Do this >>
As a JSON list of strings, one per line, give the material below from its start up to and including the line containing "the shrub at the point at 444,165 <", leaving out blank lines and pictures.

Excerpt from a dataset >>
-----

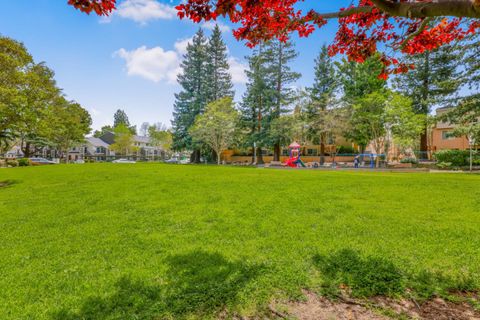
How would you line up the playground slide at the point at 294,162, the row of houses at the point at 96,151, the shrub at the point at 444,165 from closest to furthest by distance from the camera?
the shrub at the point at 444,165 < the playground slide at the point at 294,162 < the row of houses at the point at 96,151

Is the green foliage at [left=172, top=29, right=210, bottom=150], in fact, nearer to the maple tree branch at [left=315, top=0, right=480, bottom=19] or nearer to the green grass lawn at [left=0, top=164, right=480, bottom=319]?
the green grass lawn at [left=0, top=164, right=480, bottom=319]

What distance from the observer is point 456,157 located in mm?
19453

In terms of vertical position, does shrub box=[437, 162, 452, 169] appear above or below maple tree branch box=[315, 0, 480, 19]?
below

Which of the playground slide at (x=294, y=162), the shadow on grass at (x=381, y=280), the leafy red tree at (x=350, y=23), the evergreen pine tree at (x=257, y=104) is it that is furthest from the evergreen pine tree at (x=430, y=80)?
the shadow on grass at (x=381, y=280)

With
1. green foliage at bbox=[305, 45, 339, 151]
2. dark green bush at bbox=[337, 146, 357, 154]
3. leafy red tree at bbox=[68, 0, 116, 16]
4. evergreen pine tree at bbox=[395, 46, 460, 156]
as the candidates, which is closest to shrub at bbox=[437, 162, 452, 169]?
evergreen pine tree at bbox=[395, 46, 460, 156]

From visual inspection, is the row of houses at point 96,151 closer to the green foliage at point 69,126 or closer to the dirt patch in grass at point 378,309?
the green foliage at point 69,126

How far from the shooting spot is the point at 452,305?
2508 mm

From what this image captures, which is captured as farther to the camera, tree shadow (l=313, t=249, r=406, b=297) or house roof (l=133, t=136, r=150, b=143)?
house roof (l=133, t=136, r=150, b=143)

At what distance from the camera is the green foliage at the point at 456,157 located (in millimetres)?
19033

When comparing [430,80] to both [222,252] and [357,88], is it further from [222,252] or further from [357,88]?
[222,252]

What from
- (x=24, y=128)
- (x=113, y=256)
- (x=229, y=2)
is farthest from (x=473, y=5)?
(x=24, y=128)

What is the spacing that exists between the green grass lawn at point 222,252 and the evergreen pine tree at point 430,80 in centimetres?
1720

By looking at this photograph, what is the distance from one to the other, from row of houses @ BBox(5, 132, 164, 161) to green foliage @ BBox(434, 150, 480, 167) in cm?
5381

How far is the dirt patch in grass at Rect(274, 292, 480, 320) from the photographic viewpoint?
2324 mm
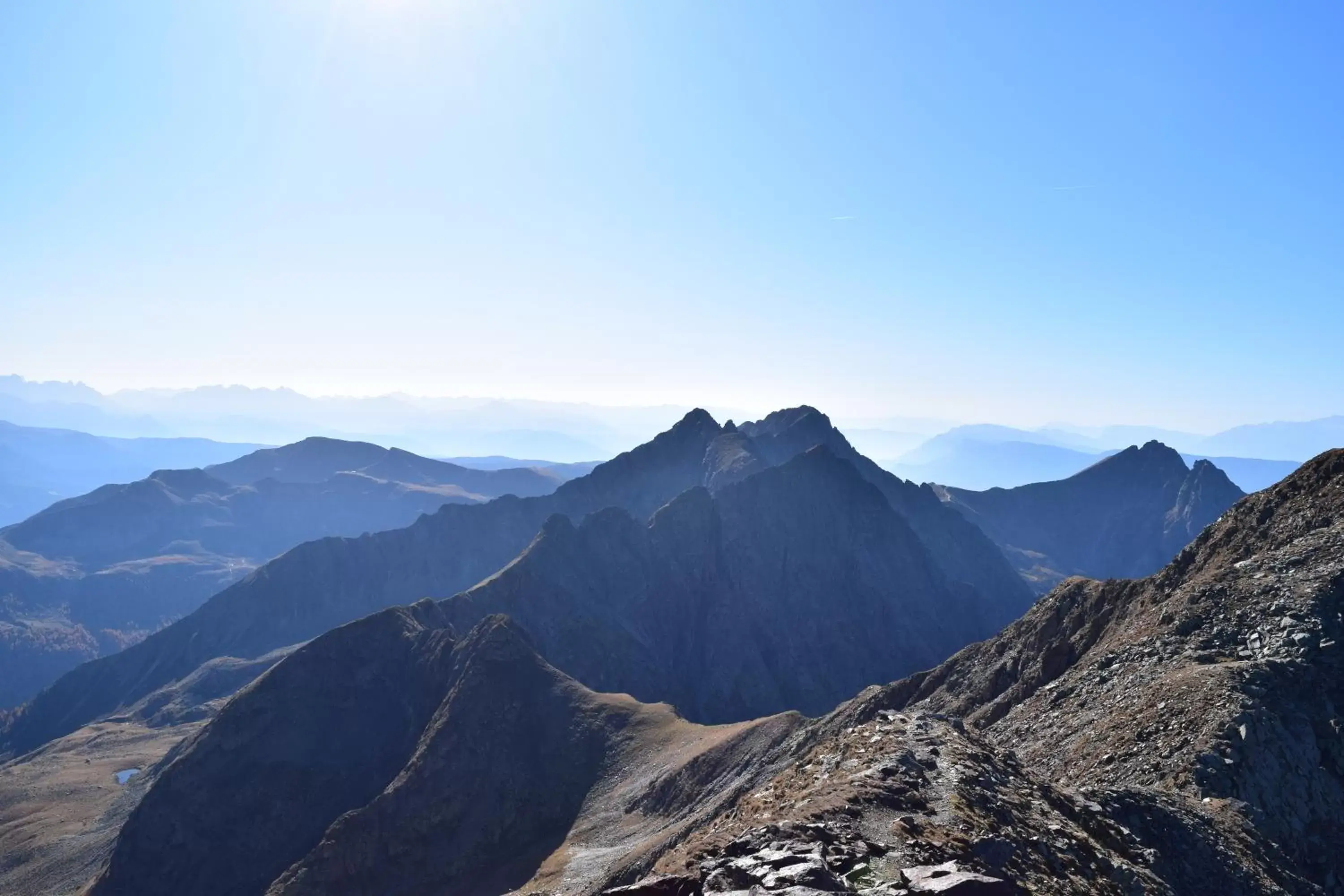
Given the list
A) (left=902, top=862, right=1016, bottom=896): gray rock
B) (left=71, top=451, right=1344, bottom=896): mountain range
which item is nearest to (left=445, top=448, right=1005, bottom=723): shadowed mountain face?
(left=71, top=451, right=1344, bottom=896): mountain range

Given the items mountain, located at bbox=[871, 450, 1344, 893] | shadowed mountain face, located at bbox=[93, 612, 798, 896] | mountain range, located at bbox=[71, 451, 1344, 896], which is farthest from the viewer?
shadowed mountain face, located at bbox=[93, 612, 798, 896]

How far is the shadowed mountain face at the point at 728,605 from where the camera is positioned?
152 m

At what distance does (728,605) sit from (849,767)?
6090 inches

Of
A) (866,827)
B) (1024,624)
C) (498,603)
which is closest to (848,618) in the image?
(498,603)

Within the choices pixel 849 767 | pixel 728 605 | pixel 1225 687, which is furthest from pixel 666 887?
pixel 728 605

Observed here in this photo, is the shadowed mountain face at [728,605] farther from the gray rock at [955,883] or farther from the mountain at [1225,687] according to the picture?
the gray rock at [955,883]

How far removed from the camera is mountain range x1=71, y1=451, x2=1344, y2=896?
Answer: 20.1 m

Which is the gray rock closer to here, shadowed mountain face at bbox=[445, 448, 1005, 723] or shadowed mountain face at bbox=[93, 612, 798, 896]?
shadowed mountain face at bbox=[93, 612, 798, 896]

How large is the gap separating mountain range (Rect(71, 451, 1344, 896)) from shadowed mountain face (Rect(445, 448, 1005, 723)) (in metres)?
35.0

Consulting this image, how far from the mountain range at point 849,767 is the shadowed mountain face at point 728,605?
35.0 metres

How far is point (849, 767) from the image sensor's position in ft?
79.3

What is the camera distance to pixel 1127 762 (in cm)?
3219

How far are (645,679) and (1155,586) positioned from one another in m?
112

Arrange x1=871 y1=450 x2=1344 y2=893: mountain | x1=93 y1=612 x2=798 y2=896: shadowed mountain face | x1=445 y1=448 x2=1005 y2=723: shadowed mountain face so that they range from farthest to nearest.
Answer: x1=445 y1=448 x2=1005 y2=723: shadowed mountain face → x1=93 y1=612 x2=798 y2=896: shadowed mountain face → x1=871 y1=450 x2=1344 y2=893: mountain
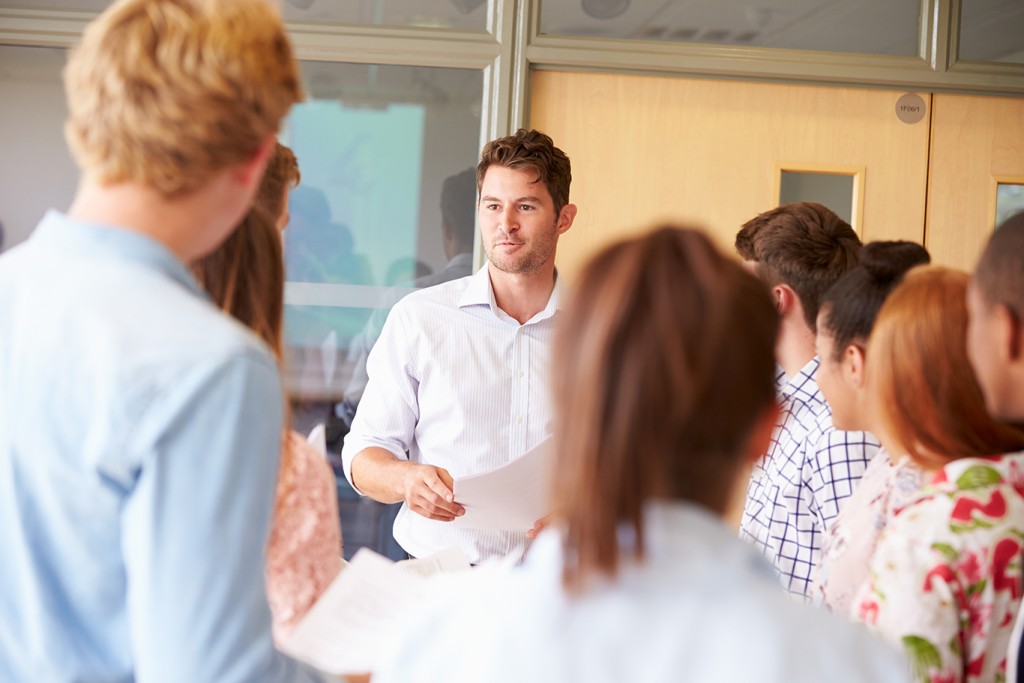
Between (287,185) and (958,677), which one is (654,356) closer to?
(958,677)

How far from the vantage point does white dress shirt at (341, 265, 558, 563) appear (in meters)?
2.29

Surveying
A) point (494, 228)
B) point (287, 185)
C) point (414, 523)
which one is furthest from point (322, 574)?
point (494, 228)

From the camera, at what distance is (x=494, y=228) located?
238cm

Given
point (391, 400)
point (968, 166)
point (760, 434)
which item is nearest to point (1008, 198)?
point (968, 166)

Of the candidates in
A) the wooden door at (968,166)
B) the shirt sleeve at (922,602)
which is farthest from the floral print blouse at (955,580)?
the wooden door at (968,166)

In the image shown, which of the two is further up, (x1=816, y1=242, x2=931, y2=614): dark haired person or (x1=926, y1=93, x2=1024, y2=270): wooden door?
(x1=926, y1=93, x2=1024, y2=270): wooden door

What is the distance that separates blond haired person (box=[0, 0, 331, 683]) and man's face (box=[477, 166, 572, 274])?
150 centimetres

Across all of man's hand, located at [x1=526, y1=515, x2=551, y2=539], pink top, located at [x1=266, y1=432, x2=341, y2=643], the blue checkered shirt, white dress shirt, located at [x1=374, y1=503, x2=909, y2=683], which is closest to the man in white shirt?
man's hand, located at [x1=526, y1=515, x2=551, y2=539]

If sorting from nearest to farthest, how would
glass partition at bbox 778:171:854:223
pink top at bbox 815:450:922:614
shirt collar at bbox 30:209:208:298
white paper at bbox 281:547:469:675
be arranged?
shirt collar at bbox 30:209:208:298 < white paper at bbox 281:547:469:675 < pink top at bbox 815:450:922:614 < glass partition at bbox 778:171:854:223

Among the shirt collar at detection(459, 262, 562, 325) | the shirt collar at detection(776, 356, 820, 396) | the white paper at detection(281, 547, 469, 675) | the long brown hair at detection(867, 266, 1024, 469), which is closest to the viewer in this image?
the white paper at detection(281, 547, 469, 675)

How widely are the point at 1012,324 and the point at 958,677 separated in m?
0.38

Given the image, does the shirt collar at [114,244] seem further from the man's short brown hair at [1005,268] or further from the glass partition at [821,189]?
the glass partition at [821,189]

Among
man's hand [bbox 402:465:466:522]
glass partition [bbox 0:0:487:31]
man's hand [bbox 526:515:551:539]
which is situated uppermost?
glass partition [bbox 0:0:487:31]

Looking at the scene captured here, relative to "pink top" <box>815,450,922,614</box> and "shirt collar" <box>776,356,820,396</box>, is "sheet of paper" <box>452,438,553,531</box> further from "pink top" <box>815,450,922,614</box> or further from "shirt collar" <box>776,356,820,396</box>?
"pink top" <box>815,450,922,614</box>
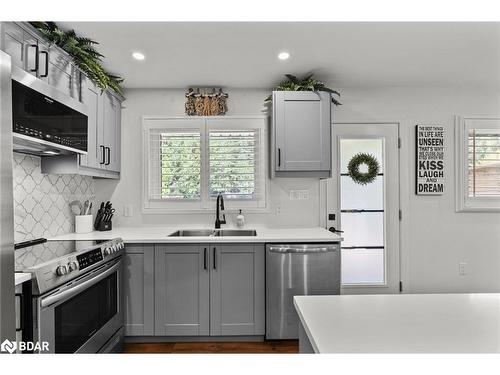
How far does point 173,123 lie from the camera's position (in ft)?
9.98

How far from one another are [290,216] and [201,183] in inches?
37.8

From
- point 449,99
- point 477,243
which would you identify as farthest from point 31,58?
point 477,243

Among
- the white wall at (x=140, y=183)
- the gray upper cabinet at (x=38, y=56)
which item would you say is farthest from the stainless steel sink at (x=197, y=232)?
the gray upper cabinet at (x=38, y=56)

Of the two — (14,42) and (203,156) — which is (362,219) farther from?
(14,42)

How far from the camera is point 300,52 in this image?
2.33 metres

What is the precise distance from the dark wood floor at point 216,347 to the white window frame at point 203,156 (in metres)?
1.19

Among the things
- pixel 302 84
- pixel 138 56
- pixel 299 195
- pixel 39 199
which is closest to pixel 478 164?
pixel 299 195

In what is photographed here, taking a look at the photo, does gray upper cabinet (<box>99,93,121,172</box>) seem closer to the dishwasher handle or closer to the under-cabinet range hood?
the under-cabinet range hood

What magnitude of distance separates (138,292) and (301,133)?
191 centimetres

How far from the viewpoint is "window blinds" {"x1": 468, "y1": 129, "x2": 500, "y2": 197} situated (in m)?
3.15

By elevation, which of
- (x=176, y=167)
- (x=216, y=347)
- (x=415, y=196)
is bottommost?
(x=216, y=347)

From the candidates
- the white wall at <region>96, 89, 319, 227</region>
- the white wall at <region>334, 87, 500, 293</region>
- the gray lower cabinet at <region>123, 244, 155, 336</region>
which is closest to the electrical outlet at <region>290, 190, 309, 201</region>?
the white wall at <region>96, 89, 319, 227</region>

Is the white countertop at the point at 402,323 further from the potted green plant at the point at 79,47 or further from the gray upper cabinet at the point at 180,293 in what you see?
the potted green plant at the point at 79,47
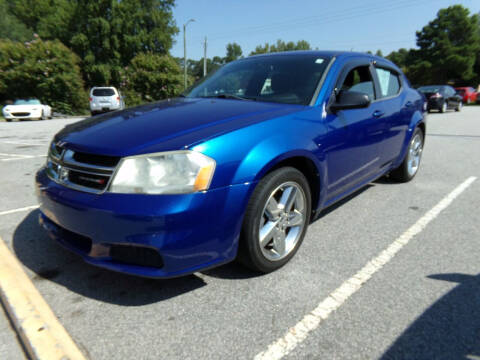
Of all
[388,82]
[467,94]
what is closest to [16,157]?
[388,82]

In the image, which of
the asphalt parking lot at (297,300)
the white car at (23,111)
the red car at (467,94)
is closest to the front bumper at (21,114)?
the white car at (23,111)

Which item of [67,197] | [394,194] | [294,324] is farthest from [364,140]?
[67,197]

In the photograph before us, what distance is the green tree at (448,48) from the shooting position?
40847 millimetres

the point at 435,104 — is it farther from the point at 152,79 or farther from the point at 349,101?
the point at 152,79

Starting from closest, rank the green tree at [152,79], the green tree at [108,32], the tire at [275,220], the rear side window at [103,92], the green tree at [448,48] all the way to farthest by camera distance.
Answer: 1. the tire at [275,220]
2. the rear side window at [103,92]
3. the green tree at [152,79]
4. the green tree at [108,32]
5. the green tree at [448,48]

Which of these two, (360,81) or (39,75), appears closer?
(360,81)

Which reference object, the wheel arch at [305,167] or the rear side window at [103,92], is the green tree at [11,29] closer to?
the rear side window at [103,92]

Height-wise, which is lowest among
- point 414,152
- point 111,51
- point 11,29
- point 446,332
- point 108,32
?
point 446,332

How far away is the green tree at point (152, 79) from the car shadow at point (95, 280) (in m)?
27.9

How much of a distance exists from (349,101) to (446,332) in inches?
65.7

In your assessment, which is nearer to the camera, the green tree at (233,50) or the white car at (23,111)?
the white car at (23,111)

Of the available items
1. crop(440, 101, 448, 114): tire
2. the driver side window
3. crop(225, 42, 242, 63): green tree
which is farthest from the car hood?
crop(225, 42, 242, 63): green tree

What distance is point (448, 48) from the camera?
4150cm

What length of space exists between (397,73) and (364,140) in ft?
5.72
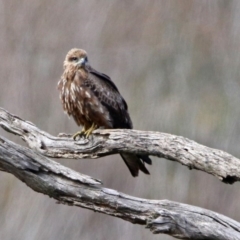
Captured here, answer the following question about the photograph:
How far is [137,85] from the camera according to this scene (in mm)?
7383

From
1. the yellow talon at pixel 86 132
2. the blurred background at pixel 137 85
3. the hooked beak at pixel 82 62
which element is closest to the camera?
the yellow talon at pixel 86 132

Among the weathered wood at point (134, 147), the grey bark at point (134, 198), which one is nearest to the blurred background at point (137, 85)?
the weathered wood at point (134, 147)

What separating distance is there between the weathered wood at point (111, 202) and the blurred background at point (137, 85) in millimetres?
3525

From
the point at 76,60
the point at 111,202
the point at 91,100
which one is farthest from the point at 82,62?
the point at 111,202

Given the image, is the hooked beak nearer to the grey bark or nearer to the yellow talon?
the yellow talon

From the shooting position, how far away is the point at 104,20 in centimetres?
748

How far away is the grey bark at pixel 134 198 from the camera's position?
3.43 meters

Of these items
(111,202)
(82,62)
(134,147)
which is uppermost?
(82,62)

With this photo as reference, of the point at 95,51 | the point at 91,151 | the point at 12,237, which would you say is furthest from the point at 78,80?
the point at 12,237

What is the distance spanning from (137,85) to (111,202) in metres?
3.88

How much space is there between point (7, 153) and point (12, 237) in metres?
4.07

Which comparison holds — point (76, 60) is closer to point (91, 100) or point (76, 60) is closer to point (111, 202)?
point (91, 100)

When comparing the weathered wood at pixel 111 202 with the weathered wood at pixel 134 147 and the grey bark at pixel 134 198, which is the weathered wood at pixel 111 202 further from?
the weathered wood at pixel 134 147

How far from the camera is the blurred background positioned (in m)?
7.24
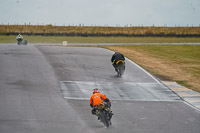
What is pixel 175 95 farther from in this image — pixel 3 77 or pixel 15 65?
pixel 15 65

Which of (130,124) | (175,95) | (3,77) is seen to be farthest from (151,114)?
(3,77)

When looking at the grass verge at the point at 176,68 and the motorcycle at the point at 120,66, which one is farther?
the grass verge at the point at 176,68

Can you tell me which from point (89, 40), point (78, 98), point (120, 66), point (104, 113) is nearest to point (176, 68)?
point (120, 66)

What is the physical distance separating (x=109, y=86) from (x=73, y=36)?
51303 millimetres

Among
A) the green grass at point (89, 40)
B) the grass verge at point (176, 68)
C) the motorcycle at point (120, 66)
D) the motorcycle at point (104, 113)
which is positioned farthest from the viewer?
the green grass at point (89, 40)

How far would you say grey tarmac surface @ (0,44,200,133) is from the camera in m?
15.3

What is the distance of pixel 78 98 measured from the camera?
2081 centimetres

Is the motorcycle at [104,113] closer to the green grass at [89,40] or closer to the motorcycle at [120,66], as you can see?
the motorcycle at [120,66]

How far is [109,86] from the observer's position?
24016 millimetres

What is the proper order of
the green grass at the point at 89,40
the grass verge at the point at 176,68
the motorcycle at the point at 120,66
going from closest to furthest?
the motorcycle at the point at 120,66 → the grass verge at the point at 176,68 → the green grass at the point at 89,40

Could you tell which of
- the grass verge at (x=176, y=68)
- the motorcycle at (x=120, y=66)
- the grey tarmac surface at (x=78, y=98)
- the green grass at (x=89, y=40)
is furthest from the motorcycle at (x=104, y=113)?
the green grass at (x=89, y=40)

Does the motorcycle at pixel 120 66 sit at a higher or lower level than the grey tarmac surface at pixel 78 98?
higher

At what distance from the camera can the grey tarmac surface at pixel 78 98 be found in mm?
15266

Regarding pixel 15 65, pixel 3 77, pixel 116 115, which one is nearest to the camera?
pixel 116 115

-----

Task answer >>
[
  "How would you line up the playground slide at the point at 294,162, the row of houses at the point at 96,151, the shrub at the point at 444,165 from closest to furthest by distance from the camera?",
  "the shrub at the point at 444,165 < the playground slide at the point at 294,162 < the row of houses at the point at 96,151"
]